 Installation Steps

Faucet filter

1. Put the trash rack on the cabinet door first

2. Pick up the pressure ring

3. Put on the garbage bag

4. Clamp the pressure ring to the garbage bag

┄┄┄┄┄┄

WHAT NEEDS TO BE DONE - Starting at the line that contains "3. Put on the garbage bag", copy every line down to the last line of the records above, exactly as written.

TASK ANSWER -
3. Put on the garbage bag

4. Clamp the pressure ring to the garbage bag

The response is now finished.